• Extract provided:
◆ ◆ ◆ ◆ ◆ ◆ ◆
Validation and Data Quality
The plugin handles per-flow sampling-rate multiplication, template persistence, and database refresh internally — these are not concerns you have to monitor. What's left to validate is whether the data you see corresponds to the traffic that actually crossed your network. This page is the routine to confirm that.
The goal: distinguish "the data is correct" from "the data looks plausible but isn't".
What you actually need to watch
A small number of failure modes need active monitoring. Most are signalled by Netdata's existing alerts; the rest you check periodically.
| Failure mode | Detection | Notes |
|---|---|---|
| Kernel-level UDP receive-buffer drops | The system alert 1m_ipv4_udp_receive_buffer_errors fires when the RcvbufErrors rate averages more than 10 errors/second over a 1-minute window. The dimension is incremental in Netdata, so the numeric threshold is per-second, not per-minute. | OS-wide signal. Ships as to: silent by default -- change the to: field in your alert config to receive notifications. Tune net.core.rmem_max (see Troubleshooting). |
| An exporter stopped sending | Filter the dashboard to that exporter; rate dropped to zero. Per-exporter ingest counters are not published. | Manual periodic spot-check or external monitoring. |
| Wrong set of interfaces being exported | Cross-check show flow exporter (or vendor equivalent) on each router against the interfaces you intended. | Configuration drift over time; audit quarterly. |
| An exporter is sampling but not communicating the rate | The plugin treats those records as unsampled, so volumes are undercounted by the sampling factor. Cross-check against SNMP. | NetFlow v7 has no rate field; v5 sometimes sends rate=0; v9 / IPFIX without a Sampling Options Template lose the per-flow rate. See "Sampling rate verification" below. |
| Stale GeoIP / ASN database | No in-process signal. Check file mtimes; refresh on the schedule the provider recommends. | DB-IP and GeoLite2 ship monthly. |
The plugin handles sampling-rate changes per flow record, and it persists decoder templates under journal_dir/decoder-state.d/ so they reload automatically across restarts. You still need external validation for packet drops, exporter drift, stale enrichment data, and exporters that do not report their sampling rate.
The minimum viable validation routine
Run this once after deployment, then quarterly, plus whenever something looks off.
1. SNMP cross-check
Compare flow-derived bandwidth on a specific interface to the SNMP ifInOctets / ifOutOctets counter for that same interface. They should be close.
The flow-derived bandwidth: filter the dashboard to one exporter and one interface (Ingress Interface Name OR Egress Interface Name — pick one), and read the bytes/s rate.
The SNMP-derived bandwidth: from your SNMP monitoring (Netdata's snmp.d, your separate SNMP system, or your network team).
Acceptable difference: roughly 5-15%. SNMP includes layer-2 traffic (ARP, STP, LLDP, routing protocols, interface-level multicast) that flow data filters out. Expect SNMP slightly higher.
◆ ◆ ◆ ◆ ◆ ◆ ◆
• Listing:
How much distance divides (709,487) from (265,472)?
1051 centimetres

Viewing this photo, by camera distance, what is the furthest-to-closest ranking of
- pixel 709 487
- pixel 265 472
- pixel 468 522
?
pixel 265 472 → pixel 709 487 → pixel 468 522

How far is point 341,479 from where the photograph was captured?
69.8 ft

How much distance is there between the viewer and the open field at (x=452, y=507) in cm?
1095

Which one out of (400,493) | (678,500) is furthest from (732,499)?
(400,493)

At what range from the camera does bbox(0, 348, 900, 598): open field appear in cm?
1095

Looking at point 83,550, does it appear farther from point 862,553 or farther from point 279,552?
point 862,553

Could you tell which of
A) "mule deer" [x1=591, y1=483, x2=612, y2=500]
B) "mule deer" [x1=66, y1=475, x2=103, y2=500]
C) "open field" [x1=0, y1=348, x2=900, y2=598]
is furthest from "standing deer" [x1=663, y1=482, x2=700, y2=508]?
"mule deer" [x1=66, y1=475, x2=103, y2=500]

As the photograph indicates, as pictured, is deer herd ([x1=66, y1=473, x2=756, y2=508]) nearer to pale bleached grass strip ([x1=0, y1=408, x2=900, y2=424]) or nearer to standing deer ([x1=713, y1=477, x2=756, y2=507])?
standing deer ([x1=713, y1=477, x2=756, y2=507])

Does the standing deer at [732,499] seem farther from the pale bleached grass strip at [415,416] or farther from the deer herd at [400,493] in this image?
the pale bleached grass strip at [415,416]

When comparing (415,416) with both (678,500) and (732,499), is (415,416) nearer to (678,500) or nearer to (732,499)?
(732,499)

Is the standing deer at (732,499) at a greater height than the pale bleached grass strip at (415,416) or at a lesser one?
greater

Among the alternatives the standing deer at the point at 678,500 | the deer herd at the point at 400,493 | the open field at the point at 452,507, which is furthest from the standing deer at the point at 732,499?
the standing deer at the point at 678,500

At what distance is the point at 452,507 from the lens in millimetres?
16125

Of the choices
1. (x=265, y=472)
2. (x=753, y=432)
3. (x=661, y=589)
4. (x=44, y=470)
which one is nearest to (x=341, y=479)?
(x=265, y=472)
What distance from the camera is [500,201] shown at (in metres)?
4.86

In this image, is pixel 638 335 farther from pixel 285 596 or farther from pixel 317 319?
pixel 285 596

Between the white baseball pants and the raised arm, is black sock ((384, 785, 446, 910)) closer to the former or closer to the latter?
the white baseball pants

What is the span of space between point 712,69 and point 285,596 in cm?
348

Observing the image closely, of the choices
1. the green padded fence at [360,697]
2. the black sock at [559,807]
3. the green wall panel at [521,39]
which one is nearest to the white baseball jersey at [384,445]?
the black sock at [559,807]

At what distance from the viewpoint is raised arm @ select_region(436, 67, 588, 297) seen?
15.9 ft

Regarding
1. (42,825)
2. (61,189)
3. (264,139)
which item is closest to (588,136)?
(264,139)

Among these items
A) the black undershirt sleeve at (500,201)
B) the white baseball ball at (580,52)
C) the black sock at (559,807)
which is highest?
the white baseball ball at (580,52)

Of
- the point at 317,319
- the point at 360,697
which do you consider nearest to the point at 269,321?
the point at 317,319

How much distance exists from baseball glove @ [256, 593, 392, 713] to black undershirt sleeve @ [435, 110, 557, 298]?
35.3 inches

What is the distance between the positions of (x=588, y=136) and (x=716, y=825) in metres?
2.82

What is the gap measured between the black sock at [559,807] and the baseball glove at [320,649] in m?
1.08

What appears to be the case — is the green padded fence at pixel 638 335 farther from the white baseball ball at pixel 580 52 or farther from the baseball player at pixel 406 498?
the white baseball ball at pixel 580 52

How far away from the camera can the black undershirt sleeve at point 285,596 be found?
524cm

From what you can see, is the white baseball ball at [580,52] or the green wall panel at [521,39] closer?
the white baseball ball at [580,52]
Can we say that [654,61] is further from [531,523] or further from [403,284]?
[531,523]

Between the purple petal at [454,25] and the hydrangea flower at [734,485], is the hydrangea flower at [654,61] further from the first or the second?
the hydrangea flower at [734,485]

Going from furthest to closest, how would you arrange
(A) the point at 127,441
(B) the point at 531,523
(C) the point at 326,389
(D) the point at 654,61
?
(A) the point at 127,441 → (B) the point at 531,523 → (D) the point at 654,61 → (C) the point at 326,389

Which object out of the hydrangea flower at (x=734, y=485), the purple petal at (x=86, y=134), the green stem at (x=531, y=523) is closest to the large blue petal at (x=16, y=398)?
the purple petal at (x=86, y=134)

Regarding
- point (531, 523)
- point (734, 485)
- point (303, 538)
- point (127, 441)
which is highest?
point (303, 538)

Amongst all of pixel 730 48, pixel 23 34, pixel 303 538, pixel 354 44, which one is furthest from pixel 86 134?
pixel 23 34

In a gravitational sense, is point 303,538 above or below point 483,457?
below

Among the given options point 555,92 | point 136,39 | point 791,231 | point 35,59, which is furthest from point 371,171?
◆ ◆ ◆ ◆ ◆ ◆ ◆
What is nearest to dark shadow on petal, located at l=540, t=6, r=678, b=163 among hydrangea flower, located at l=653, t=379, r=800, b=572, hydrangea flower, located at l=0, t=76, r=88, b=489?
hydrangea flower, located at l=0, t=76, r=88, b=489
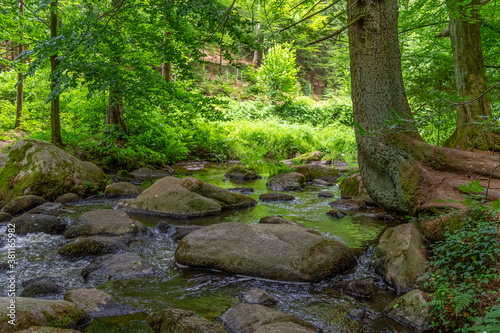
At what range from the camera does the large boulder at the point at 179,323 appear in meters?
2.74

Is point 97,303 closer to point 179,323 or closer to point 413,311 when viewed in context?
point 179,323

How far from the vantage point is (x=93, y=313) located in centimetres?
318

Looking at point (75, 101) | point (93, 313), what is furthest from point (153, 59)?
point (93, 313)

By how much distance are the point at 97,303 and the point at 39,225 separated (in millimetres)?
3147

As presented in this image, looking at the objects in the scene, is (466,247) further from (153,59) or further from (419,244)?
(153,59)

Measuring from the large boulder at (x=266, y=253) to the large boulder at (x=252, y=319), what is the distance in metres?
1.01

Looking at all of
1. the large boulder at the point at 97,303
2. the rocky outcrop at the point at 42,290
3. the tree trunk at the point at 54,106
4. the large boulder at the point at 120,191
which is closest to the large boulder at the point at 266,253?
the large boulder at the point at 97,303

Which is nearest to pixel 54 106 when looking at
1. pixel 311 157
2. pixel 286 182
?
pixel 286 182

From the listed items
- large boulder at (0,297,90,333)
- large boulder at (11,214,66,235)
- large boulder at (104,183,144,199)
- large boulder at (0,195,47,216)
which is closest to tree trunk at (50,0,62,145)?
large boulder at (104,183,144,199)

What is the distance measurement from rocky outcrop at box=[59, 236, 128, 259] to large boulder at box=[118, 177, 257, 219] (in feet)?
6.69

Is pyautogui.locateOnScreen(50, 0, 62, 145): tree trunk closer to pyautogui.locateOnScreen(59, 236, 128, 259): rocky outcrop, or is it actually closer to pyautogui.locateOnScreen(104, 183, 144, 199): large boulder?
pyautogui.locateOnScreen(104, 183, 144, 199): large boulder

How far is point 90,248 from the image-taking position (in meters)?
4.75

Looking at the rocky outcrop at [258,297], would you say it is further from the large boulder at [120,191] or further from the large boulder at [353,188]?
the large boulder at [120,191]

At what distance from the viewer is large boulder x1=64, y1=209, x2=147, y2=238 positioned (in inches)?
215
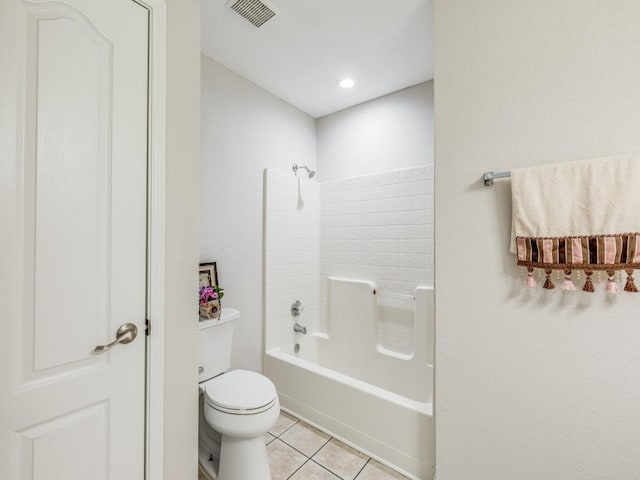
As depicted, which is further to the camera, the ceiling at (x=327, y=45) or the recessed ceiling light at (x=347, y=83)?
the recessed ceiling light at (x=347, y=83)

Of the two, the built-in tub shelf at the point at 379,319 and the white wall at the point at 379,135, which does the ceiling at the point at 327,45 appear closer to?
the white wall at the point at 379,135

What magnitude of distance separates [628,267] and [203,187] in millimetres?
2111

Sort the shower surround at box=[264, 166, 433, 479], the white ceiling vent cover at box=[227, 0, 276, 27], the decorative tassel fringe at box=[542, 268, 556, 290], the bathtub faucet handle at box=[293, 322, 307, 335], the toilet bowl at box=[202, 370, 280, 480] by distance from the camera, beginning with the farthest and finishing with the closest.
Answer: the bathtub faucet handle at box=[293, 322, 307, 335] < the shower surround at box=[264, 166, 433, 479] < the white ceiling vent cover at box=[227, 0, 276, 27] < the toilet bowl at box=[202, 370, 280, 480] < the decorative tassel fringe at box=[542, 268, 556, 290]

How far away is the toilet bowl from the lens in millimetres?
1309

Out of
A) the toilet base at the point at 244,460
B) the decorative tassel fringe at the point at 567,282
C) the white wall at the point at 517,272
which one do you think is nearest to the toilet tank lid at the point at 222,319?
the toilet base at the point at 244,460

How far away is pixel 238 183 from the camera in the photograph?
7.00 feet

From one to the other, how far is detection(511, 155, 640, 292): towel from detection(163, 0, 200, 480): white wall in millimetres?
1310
◆ ◆ ◆ ◆ ◆ ◆ ◆
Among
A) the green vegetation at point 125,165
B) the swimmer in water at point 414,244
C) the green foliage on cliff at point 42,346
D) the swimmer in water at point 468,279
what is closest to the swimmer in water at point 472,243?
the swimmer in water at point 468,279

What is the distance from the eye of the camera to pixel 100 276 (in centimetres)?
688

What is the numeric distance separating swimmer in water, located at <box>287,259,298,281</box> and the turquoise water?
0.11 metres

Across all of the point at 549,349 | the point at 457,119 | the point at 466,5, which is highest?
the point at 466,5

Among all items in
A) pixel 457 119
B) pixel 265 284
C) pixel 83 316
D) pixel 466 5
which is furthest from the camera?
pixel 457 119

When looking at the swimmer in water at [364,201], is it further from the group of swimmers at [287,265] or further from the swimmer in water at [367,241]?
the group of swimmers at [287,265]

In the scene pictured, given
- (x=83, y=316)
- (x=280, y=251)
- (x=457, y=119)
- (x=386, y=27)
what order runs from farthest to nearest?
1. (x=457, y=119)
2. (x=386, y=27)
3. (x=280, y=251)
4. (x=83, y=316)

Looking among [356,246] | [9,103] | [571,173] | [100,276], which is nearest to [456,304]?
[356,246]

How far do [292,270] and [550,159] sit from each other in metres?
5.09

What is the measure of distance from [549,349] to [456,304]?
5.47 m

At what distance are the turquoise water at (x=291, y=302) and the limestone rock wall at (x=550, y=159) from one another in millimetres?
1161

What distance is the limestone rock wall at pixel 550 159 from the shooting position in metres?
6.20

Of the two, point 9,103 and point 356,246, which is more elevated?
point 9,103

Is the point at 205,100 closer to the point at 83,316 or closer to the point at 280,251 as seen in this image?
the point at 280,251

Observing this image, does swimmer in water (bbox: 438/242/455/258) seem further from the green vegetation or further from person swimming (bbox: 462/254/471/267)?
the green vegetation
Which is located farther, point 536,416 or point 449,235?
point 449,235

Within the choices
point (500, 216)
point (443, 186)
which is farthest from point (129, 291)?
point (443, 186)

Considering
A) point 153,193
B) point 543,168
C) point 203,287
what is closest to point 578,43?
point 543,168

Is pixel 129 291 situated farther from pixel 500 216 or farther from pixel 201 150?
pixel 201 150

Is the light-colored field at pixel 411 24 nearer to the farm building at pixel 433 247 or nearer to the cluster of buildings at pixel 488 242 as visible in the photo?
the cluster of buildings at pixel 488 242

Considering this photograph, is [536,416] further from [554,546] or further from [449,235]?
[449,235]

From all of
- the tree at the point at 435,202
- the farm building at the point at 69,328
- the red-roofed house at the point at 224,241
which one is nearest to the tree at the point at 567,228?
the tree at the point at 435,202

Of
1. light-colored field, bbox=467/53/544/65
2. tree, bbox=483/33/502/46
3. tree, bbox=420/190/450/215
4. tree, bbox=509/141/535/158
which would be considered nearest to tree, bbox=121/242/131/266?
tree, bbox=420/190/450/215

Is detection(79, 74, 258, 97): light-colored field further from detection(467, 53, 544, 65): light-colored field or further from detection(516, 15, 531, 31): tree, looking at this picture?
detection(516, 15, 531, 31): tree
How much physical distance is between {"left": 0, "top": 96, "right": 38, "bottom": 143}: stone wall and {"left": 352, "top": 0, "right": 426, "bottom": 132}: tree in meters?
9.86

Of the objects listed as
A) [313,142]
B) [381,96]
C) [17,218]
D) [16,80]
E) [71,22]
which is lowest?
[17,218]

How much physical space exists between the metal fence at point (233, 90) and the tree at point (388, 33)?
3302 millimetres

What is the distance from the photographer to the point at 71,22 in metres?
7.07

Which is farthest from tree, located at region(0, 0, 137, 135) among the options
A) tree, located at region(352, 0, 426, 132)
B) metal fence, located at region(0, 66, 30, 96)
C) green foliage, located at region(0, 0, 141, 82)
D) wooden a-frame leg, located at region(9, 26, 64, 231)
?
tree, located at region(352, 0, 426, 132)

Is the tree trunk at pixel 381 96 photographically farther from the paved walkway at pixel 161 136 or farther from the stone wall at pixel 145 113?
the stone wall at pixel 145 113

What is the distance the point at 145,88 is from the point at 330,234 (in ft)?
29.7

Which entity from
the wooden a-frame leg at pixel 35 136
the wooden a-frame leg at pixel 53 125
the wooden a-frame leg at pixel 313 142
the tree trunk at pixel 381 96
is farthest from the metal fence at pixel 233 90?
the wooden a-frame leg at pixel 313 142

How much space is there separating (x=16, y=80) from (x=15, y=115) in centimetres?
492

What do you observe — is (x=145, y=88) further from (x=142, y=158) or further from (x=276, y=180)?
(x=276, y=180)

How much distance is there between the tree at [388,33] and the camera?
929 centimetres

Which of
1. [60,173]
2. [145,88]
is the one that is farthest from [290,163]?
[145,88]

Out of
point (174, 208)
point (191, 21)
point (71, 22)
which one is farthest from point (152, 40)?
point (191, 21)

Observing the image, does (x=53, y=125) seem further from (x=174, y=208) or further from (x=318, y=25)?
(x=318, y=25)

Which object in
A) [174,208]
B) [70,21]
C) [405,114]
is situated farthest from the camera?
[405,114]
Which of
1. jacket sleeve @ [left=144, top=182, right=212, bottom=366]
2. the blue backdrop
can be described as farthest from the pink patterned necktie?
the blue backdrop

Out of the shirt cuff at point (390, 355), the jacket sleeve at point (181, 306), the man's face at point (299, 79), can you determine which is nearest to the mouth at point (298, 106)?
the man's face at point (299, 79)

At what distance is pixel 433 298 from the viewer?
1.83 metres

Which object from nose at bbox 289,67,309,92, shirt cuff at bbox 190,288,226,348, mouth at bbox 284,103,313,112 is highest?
◆ ◆ ◆ ◆ ◆ ◆ ◆
• Work to complete:
(1) Transcribe the part of the validation and data quality page from "Validation and Data" to "you check periodically.".
(2) On the validation and data quality page, what difference between flow-derived and SNMP-derived bandwidth counts as acceptable?
(3) List every failure mode named in the table on the validation and data quality page.

• Full answers:
(1)
Validation and Data Quality
The plugin handles per-flow sampling-rate multiplication, template persistence, and database refresh internally — these are not concerns you have to monitor. What's left to validate is whether the data you see corresponds to the traffic that actually crossed your network. This page is the routine to confirm that.
The goal: distinguish "the data is correct" from "the data looks plausible but isn't".
What you actually need to watch
A small number of failure modes need active monitoring. Most are signalled by Netdata's existing alerts; the rest you check periodically.

(2) Roughly 5-15%.

(3)
- Kernel-level UDP receive-buffer drops
- An exporter stopped sending
- Wrong set of interfaces being exported
- An exporter is sampling but not communicating the rate
- Stale GeoIP / ASN database